Os passos de Frei Tito de Alencar foram reconstituídos em cerca de duas horas de debate no auditório do Sindicato, nesta segunda-feira (28), durante o lançamento da biografia ‘Um homem torturado: nos passos de Frei Tito de Alencar’no auditório do Sindicato. Cerca de 60 pessoas prestigiaram o evento, que contou a presença das autoras da obra, as jornalistas Leneide Duarte-Plon e Clarisse Meirelles, e de Frei Betto, jornalista, e Ivo Lesbaupin, cientista político, ambos amigos do frade dominicano no noviciado e no cárcere.

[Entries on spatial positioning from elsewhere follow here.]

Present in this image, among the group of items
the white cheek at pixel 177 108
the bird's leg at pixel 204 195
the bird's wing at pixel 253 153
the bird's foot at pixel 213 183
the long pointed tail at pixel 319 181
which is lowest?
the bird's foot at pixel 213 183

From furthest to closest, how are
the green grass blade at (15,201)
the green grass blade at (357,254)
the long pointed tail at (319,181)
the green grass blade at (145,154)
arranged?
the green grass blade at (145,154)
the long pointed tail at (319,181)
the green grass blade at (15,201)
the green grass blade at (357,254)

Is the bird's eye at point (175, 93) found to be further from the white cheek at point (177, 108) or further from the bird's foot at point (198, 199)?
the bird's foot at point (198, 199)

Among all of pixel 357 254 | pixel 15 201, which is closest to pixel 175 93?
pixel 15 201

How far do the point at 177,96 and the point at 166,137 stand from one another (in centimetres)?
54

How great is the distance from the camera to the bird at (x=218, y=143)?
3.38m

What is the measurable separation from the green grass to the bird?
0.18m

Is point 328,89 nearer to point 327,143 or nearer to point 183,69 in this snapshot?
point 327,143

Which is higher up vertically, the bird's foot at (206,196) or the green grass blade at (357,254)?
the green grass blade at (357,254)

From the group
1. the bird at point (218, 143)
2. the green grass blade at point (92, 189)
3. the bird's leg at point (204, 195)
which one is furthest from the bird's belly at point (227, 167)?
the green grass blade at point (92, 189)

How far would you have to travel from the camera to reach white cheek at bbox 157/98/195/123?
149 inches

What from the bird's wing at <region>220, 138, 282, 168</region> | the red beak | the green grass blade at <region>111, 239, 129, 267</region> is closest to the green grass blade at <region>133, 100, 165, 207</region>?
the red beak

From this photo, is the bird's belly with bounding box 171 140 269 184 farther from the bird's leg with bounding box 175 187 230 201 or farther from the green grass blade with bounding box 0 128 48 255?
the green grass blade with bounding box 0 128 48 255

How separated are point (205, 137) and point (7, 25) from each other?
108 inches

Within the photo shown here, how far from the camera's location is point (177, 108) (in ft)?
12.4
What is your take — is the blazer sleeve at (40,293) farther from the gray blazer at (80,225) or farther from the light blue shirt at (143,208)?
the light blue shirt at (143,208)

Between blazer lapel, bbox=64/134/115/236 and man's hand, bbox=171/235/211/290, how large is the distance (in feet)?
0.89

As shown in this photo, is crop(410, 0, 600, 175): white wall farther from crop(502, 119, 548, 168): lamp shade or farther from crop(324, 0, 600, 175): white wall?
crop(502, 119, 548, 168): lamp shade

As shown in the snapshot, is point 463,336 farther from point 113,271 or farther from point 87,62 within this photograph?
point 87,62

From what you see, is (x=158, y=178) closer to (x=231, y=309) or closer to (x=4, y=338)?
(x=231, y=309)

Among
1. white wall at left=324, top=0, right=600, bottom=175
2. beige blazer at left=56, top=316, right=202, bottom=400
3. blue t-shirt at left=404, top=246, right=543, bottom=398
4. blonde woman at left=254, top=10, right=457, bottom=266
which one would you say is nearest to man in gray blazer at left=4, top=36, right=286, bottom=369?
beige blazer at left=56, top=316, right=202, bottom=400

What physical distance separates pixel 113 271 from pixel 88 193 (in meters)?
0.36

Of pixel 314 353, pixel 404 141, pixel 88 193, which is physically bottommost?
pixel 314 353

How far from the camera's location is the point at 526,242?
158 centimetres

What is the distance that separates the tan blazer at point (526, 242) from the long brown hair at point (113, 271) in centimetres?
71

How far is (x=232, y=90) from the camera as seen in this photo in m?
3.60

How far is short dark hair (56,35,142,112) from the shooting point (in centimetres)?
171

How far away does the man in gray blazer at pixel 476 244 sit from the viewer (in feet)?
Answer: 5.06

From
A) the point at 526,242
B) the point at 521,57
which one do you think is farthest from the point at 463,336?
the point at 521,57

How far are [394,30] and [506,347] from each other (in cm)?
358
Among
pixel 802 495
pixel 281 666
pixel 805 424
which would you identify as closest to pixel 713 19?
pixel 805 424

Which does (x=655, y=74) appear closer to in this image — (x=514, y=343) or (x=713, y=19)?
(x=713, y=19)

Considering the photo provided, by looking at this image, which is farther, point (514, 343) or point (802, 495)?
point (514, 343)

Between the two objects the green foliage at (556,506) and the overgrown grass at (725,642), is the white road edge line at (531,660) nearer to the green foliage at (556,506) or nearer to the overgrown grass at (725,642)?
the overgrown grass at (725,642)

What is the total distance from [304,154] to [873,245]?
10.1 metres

Frei Tito foi um expoente da resistência revolucionária ao regime militar, tendo atuado em organizações de esquerda, como a ALN (Aliança Libertadora Nacional) de Carlos Marighella, e auxiliado na organização do célebre congresso da UNE em Ibiúna, que rendeu anos de prisão a diversos militantes, como José Dirceu e Vladimir Palmeira. Ele foi preso em 1969 no Dops, onde sofreu em sessões de tortura comandadas pelo delegado Sérgio Paranhos Fleury. Exilado após anos na prisão, ele passou pelo Chile e pela Itália, até ser acolhido pelos dominicados na França. Apesar de estar longe das garras do regime, Tito nunca se recuperou das sequelas provocadas pela tortura. O frade se suicidou em agosto de 1974.
“Como disse o Dom Paulo Evaristo Arns na missa da Sé após o retorno do corpo do Tito ao Brasil: Frei Tito não se matou, ele buscou do outro lado da vida a unidade que perdeu do lado de cá”, afirmou Frei Betto, que organiza uma série de celebrações em agosto, em São Paulo, pela ocasião dos 40 anos da morte do amigo.

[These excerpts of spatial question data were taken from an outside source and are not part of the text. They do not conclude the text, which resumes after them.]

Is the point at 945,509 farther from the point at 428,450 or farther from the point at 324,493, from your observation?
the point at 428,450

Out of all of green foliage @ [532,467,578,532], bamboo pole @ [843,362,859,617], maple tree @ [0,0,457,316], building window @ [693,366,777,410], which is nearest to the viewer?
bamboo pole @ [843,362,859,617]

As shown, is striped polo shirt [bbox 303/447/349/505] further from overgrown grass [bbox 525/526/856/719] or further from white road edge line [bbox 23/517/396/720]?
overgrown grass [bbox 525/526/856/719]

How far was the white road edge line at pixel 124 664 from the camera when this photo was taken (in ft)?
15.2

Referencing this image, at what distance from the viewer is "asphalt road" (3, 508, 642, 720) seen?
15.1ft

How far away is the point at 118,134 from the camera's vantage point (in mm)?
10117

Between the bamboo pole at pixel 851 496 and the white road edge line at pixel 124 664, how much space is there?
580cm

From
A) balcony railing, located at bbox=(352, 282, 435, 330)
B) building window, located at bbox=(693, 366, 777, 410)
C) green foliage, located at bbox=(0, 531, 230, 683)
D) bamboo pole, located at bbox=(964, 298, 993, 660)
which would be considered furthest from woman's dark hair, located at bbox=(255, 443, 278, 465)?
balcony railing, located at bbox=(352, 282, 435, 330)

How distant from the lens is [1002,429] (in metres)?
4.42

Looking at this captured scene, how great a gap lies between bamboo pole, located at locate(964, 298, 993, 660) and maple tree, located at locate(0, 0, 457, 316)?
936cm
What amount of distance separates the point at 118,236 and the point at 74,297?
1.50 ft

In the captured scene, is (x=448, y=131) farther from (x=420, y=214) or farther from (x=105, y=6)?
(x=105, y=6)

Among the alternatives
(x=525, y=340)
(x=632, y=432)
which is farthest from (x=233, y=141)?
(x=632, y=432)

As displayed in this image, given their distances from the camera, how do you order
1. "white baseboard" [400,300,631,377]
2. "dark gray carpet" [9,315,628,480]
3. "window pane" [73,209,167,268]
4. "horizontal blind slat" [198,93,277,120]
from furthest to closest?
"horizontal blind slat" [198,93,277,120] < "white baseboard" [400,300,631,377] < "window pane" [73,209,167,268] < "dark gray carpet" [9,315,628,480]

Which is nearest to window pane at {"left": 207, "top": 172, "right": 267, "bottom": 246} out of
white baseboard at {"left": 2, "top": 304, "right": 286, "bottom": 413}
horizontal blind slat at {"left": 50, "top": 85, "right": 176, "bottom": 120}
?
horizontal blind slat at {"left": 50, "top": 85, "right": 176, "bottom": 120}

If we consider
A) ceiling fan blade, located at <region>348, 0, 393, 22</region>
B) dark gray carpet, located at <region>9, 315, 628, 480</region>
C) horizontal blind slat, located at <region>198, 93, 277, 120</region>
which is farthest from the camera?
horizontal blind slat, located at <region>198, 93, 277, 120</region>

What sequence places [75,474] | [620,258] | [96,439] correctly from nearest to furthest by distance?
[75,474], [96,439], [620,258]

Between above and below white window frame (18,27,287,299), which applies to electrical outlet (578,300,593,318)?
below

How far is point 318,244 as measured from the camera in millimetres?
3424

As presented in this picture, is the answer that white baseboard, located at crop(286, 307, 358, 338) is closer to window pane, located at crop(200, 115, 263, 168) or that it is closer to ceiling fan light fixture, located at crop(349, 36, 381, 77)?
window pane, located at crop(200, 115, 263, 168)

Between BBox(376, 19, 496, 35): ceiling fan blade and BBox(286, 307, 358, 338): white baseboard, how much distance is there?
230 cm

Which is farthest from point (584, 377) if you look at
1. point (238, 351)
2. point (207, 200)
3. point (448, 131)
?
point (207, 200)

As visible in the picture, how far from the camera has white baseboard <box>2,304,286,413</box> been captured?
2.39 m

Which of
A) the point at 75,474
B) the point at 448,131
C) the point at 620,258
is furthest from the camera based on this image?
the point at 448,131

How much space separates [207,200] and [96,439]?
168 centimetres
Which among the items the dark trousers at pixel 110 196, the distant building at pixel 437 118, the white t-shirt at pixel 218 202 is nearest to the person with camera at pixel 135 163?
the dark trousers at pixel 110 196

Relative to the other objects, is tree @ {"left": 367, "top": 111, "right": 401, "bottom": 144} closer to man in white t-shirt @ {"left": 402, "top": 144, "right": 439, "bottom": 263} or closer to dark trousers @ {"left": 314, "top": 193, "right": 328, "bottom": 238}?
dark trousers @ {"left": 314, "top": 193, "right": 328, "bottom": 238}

A perturbadora memória de Fleury teria sido uma das razões para o suicídio de Tito, afirma Ivo Lesbaupin. Ele revelou que, em muitas sessões de tortura, o delegado usava uma batina de padre. “Fleury entrou no íntimo de Tito e destruiu o que havia de mais forte nele, que era a sua fé”, disse.
Para Clarisse Meirelles, uma das autoras da obra, o livro resgata uma história, entre muitas, que ainda não são amplamente debatidas pela sociedade brasileira, que convive com entulho autoritário:
“O Tito faz uma denúncia que, infelizmente, nos dias de hoje, trocando alguns personagens, é muito pertinente. Ele diz: ‘o país do samba, futebol e de Pelé é também o grande campeão de tortura. A única coisa democrática no Brasil é a tortura, que existe indiscriminadamente para operários, sacerdotes, advogados, enfim, para todas as categorias de pessoas’. Hoje a tortura deixou de ser democrática no Brasil e não atinge mais todas as categorias de pessoas. Ela voltou como nos tempos anteriores à ditadura, destinada aos pobres do nosso país”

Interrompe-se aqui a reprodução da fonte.